*EXCERPT PROVIDED*
#####
Albert Einstein once said: “Imagination is more important than knowledge. Knowledge is limited and imagination encircles the world.”

Some imaginative school systems across the country are helping kids get online by using in-vehicle networks to expand the reach of internet. Technology used in trucking and other industries can be used to allow students Wi-Fi access while they ride buses to and from school. When schools are closed in the summer or for any reason during the year, buses can serve as mobile units like bookmobiles. They carry Wi-Fi to remote areas and allow students to establish connectivity.

In South Carolina, Google buses are changing the students’ attitudes toward doing homework and riding on the bus. Bus drivers say they can focus on safer driving while the children are focused on doing homework.

Teachers report that students are ready to learn after they have done their virtual learning assignments on the way to school.

Many students ride as much as 45 minutes to school and back, and they really like the fact that they can use transportation time to get homework done and have time to play outside before dinner.

One of the most interesting things about listening to South Carolina students who use internet on school buses is that they know appropriate vocabulary for technology used by educated people. Research shows that vocabulary is the most important advantage that children of educated people acquire at home before they go to school. Making virtual learning available is one subtle way we can give students opportunities to learn language as well as math and science skills.
#####
*DATA LISTING*
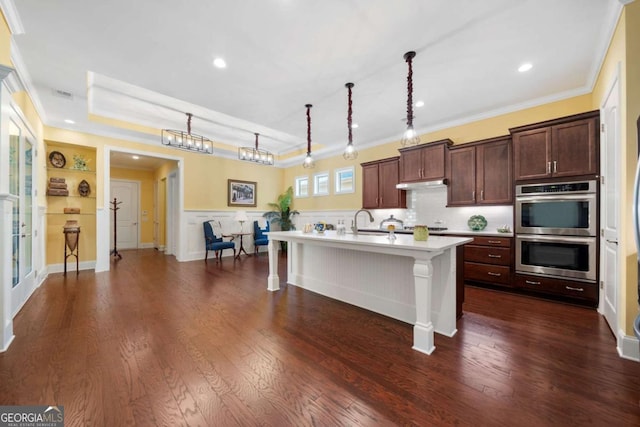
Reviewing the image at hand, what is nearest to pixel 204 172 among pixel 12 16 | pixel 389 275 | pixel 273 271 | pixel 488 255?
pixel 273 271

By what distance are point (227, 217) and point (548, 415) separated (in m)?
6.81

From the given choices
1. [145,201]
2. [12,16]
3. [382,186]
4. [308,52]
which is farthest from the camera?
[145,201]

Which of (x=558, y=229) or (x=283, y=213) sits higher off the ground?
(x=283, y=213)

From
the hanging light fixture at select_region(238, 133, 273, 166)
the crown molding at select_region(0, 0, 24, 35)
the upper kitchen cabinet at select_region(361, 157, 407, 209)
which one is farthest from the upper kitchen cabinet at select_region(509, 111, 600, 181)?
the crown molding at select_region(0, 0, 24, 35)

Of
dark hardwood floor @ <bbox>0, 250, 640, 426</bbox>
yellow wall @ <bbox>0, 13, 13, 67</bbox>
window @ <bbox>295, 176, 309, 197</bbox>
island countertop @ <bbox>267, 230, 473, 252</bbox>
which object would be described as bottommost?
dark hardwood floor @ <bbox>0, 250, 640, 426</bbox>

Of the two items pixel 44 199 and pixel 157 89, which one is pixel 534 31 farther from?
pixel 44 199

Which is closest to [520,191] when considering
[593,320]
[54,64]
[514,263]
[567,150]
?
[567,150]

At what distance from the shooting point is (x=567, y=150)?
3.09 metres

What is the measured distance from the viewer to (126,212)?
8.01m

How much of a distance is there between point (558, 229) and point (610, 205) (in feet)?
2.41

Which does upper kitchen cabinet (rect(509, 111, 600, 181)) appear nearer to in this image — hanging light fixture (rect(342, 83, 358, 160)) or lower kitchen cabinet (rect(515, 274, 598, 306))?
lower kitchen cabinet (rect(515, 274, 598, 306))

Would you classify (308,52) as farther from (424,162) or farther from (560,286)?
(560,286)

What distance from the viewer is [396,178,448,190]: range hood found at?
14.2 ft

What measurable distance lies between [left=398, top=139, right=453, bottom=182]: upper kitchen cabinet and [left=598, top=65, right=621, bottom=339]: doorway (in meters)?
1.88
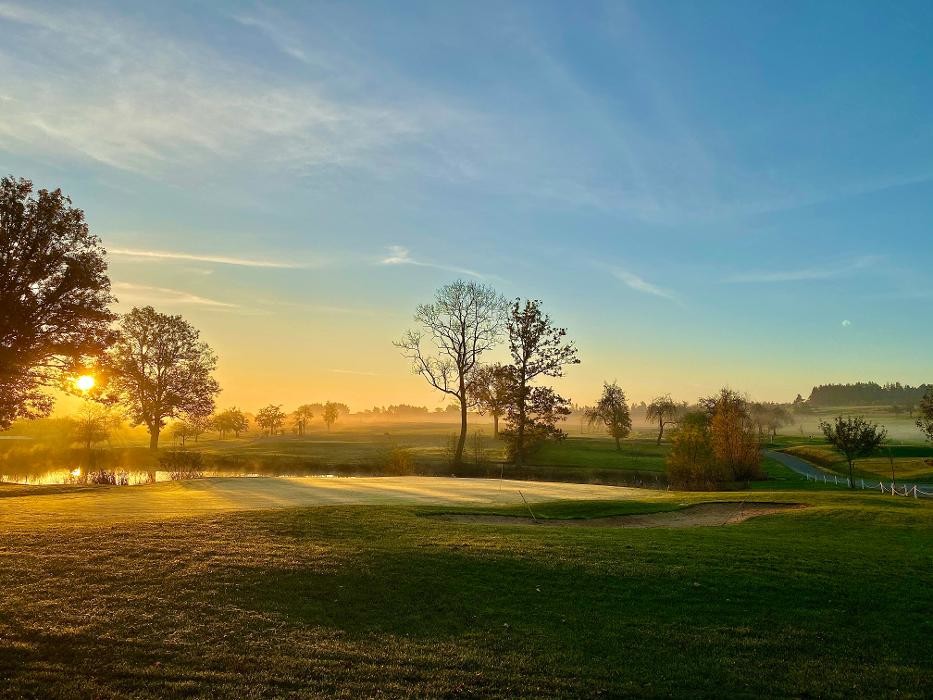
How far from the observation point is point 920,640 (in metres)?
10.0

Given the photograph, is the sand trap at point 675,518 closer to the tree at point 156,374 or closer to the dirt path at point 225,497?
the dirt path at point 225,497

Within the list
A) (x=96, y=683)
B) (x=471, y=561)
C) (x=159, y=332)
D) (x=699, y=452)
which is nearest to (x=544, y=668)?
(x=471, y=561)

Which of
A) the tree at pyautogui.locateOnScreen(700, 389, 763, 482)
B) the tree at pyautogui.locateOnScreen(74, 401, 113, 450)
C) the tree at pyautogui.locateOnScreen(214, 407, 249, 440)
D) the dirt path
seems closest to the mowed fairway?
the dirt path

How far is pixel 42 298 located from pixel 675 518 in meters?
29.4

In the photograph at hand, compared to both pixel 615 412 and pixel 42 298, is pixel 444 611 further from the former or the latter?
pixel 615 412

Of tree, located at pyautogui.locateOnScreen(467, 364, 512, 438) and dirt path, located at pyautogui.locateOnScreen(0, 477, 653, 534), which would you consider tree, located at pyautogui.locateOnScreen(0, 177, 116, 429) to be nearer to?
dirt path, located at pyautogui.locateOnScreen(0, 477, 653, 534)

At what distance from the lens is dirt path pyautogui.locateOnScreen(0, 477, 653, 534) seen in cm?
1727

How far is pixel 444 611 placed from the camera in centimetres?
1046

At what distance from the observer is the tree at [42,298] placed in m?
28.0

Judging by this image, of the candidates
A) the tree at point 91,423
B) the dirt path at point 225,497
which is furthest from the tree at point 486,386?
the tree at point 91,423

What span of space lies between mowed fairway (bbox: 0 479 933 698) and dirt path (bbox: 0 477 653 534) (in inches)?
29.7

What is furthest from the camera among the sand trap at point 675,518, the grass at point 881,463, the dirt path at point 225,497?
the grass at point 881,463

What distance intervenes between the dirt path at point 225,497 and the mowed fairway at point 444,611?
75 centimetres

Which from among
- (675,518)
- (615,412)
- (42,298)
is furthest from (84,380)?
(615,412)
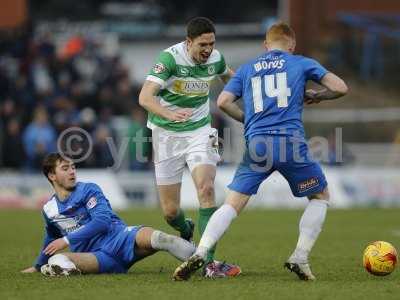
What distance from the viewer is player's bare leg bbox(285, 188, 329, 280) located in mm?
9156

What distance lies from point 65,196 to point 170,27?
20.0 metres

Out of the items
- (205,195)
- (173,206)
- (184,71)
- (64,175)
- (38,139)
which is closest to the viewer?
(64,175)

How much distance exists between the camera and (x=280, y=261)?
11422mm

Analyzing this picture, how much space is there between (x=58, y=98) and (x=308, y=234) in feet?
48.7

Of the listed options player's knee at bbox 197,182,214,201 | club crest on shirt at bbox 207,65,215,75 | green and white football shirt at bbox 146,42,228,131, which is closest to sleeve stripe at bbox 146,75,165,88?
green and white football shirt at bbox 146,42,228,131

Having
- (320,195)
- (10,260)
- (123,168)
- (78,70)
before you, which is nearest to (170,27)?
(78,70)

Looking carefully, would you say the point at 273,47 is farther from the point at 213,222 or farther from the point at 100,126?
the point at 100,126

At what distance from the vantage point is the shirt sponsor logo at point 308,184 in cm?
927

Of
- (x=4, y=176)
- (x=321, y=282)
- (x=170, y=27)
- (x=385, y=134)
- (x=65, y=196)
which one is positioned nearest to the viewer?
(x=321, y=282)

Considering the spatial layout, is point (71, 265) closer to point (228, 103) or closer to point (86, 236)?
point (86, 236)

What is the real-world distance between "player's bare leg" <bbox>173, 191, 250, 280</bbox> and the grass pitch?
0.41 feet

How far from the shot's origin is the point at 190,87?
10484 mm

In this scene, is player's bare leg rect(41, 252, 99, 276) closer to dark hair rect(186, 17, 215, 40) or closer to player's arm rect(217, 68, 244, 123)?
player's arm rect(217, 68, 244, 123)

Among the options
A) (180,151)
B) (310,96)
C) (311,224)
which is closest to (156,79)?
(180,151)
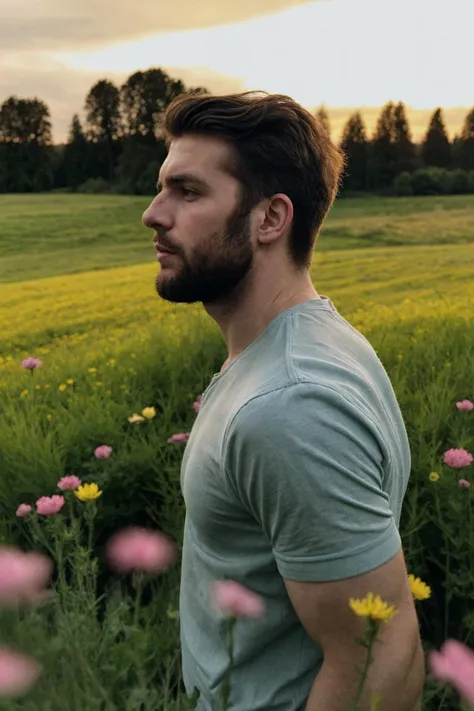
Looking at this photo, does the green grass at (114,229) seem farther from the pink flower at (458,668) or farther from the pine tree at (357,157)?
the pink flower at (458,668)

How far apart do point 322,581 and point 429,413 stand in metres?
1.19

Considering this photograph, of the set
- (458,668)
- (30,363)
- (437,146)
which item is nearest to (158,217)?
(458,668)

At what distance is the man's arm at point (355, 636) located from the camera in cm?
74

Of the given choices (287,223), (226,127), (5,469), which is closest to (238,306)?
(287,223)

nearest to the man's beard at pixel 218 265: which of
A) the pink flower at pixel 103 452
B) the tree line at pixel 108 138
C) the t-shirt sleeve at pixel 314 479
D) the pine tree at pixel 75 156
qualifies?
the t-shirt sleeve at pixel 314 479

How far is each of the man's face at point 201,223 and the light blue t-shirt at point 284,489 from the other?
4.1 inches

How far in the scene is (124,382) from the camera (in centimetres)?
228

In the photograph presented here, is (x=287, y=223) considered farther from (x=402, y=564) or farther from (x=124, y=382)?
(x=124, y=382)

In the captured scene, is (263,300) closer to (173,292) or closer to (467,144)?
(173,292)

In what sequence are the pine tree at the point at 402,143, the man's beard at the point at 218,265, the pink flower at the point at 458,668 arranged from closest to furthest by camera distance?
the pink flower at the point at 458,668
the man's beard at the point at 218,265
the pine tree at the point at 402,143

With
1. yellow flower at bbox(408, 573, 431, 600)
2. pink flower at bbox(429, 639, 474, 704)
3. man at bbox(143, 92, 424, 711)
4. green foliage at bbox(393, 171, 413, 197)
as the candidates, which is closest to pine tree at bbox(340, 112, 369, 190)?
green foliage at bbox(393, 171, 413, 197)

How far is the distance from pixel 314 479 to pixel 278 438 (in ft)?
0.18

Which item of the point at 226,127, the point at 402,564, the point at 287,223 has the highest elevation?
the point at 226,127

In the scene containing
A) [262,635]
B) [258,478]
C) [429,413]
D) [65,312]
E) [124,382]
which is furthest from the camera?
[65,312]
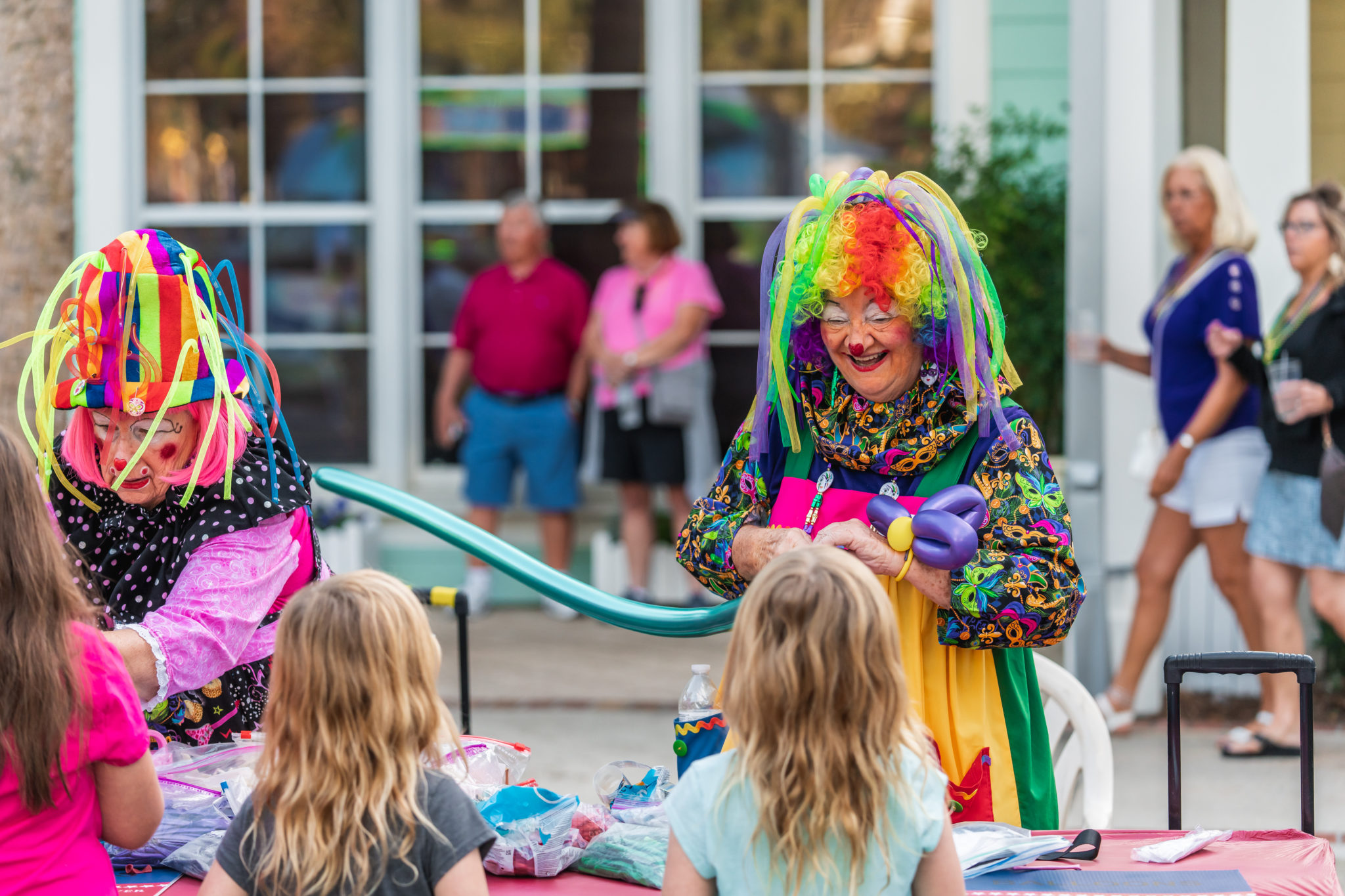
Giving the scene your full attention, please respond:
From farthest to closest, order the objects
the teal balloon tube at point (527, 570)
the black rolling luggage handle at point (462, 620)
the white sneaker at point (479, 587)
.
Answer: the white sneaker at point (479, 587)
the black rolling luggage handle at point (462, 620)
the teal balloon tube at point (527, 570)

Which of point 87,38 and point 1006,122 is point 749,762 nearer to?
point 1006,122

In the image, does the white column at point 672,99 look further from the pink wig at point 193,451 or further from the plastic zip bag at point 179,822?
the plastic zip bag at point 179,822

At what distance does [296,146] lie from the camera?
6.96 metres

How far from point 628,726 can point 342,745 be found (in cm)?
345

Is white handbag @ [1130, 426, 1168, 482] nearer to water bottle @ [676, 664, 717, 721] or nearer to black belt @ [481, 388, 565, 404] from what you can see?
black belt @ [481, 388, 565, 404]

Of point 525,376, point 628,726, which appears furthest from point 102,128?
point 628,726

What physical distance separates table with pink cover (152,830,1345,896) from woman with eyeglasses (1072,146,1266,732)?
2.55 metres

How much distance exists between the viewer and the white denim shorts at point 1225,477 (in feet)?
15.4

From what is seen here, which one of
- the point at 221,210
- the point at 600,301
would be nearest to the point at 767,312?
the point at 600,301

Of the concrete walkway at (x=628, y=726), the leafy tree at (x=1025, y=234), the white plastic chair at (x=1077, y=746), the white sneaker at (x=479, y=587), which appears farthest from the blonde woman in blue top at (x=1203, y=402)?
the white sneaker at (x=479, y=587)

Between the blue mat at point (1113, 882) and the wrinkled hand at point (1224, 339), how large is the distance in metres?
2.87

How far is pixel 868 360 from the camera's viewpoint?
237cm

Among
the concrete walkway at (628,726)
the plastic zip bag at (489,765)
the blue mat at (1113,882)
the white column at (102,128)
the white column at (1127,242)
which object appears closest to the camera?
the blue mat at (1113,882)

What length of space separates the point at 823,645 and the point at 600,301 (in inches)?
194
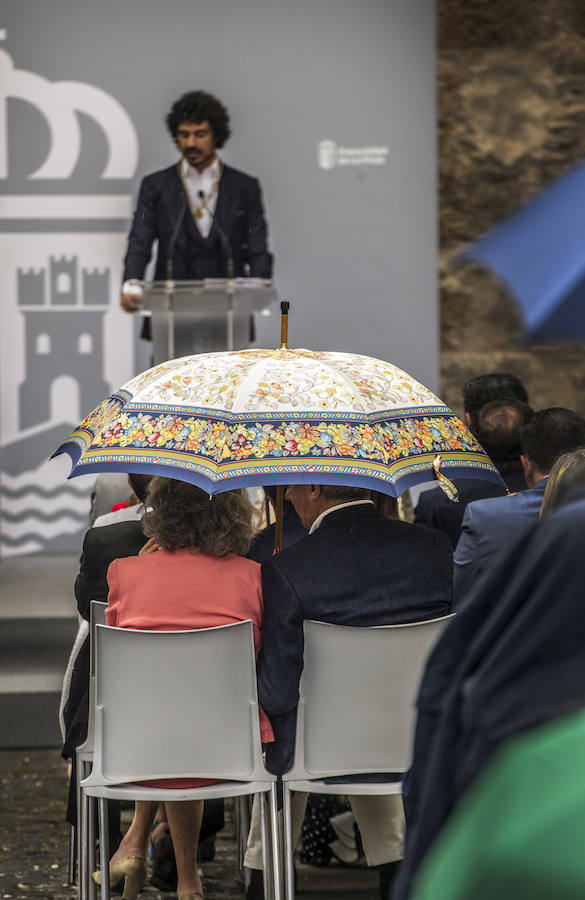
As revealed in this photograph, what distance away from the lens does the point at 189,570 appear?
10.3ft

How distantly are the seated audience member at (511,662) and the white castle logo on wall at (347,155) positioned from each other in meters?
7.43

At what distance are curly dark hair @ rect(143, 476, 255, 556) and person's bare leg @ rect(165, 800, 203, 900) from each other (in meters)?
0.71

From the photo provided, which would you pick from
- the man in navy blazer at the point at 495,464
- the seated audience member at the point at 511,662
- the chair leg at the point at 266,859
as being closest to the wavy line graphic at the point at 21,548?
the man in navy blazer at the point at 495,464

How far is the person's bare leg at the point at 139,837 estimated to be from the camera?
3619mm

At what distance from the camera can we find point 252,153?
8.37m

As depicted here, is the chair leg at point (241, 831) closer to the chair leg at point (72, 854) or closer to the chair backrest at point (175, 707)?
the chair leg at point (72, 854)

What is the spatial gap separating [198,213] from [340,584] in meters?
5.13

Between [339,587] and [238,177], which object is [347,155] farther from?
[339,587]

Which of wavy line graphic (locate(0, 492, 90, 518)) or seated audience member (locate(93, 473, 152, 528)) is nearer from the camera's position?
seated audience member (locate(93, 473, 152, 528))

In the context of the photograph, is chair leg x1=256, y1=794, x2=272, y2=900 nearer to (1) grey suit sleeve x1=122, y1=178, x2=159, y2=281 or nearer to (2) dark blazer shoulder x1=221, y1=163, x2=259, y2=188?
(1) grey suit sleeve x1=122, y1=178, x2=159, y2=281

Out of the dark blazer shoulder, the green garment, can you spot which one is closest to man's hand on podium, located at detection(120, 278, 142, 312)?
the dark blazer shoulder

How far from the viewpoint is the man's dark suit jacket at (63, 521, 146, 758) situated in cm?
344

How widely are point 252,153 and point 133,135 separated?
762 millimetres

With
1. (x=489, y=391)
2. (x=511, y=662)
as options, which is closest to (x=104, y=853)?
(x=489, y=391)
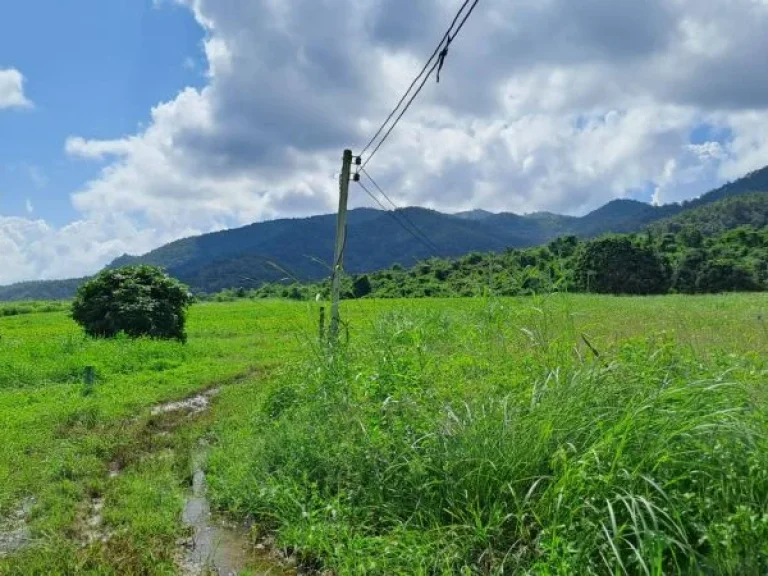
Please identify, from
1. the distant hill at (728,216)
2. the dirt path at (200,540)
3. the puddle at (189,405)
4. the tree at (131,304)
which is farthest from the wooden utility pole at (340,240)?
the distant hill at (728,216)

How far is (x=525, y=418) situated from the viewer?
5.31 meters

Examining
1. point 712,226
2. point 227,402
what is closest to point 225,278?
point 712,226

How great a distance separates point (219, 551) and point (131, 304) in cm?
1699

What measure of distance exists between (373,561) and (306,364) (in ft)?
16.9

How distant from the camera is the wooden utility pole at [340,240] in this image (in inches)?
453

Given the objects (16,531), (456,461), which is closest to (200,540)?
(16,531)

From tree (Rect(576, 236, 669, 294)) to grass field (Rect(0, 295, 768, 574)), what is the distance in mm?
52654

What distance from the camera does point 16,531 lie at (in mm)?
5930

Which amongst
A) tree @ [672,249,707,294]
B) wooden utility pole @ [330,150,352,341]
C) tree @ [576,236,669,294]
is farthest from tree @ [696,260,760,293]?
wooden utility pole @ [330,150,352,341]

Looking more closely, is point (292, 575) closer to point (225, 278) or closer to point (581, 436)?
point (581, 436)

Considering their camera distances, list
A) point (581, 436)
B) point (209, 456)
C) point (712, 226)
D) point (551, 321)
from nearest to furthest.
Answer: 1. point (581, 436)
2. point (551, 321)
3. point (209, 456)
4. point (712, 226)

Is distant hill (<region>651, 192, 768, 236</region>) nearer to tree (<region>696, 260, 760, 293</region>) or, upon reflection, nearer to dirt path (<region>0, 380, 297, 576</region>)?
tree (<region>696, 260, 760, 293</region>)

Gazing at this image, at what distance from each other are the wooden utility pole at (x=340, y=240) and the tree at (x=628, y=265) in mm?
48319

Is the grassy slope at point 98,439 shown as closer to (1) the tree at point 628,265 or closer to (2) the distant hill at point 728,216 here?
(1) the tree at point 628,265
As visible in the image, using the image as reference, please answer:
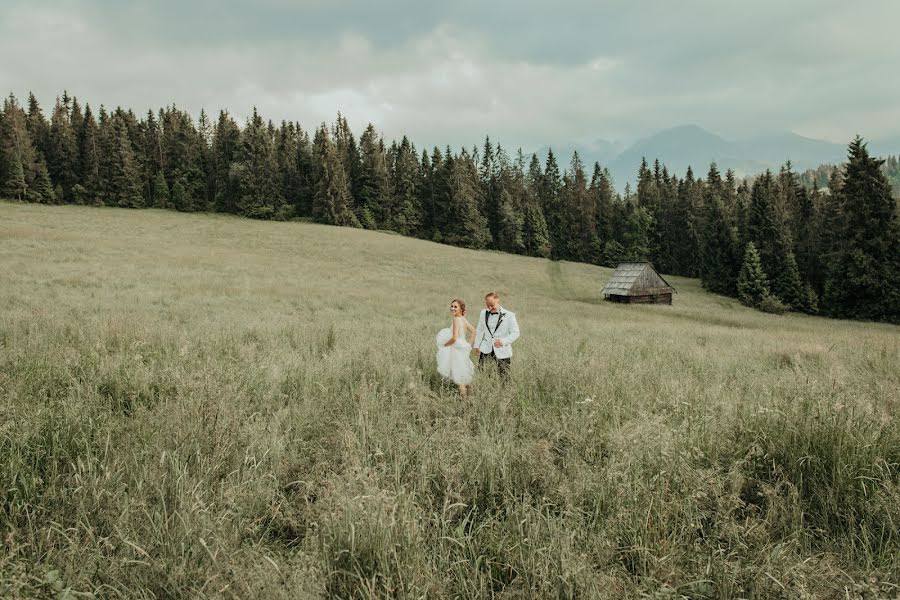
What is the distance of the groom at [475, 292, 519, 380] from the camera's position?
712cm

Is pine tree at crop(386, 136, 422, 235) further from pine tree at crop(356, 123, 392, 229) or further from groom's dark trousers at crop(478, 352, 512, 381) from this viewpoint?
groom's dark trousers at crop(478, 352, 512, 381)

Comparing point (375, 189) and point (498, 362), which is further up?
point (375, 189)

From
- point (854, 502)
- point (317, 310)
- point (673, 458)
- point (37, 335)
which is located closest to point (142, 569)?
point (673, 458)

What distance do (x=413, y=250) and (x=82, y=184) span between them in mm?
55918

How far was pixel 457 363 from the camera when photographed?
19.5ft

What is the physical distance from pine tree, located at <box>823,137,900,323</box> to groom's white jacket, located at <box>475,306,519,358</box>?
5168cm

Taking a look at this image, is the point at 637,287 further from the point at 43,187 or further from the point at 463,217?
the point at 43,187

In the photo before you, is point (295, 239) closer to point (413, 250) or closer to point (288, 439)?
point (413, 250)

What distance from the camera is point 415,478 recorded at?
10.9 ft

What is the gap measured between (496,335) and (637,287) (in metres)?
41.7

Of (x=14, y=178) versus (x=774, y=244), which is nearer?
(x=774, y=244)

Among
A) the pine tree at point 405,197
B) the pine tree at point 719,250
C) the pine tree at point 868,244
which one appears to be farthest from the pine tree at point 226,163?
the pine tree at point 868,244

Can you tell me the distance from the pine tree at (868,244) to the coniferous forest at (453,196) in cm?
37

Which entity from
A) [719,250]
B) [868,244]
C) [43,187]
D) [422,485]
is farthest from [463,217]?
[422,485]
#####
*QUESTIONS TO ANSWER*
1. Rewrite the passage about internet on school buses from "Albert Einstein once" up to and including "on doing homework.", substituting "wireless internet" for "Wi-Fi".
2. Carry on the passage about internet on school buses, starting after its final sentence.

*SOLVED PROBLEMS*
1.
Albert Einstein once said: “Imagination is more important than knowledge. Knowledge is limited and imagination encircles the world.”

Some imaginative school systems across the country are helping kids get online by using in-vehicle networks to expand the reach of internet. Technology used in trucking and other industries can be used to allow students wireless internet access while they ride buses to and from school. When schools are closed in the summer or for any reason during the year, buses can serve as mobile units like bookmobiles. They carry wireless internet to remote areas and allow students to establish connectivity.

In South Carolina, Google buses are changing the students’ attitudes toward doing homework and riding on the bus. Bus drivers say they can focus on safer driving while the children are focused on doing homework.

2.
West Virginia has several counties with in-vehicle Wi-Fi on school buses. In Kanawha every bus has Wi-Fi, and several other counties have it on the buses that go to the most remote locations where kids cannot reach high-speed internet. West Virginia Department of Education has not required in-vehicle Wi-Fi in the past, but it is obvious that children without high-speed internet options have been at a great disadvantage during the Covid-19 shutdown.

Most middle-class kids in Elkins could join Zoom meetings with teachers, but no required school work could be done online in Randolph County because too many students did not have internet access.

Child poverty limits opportunity in many ways, and rural poverty increases the distance that separates children in remote areas from access to online learning. Students without access to high-speed internet are on the wrong side of the “Digital Divide.”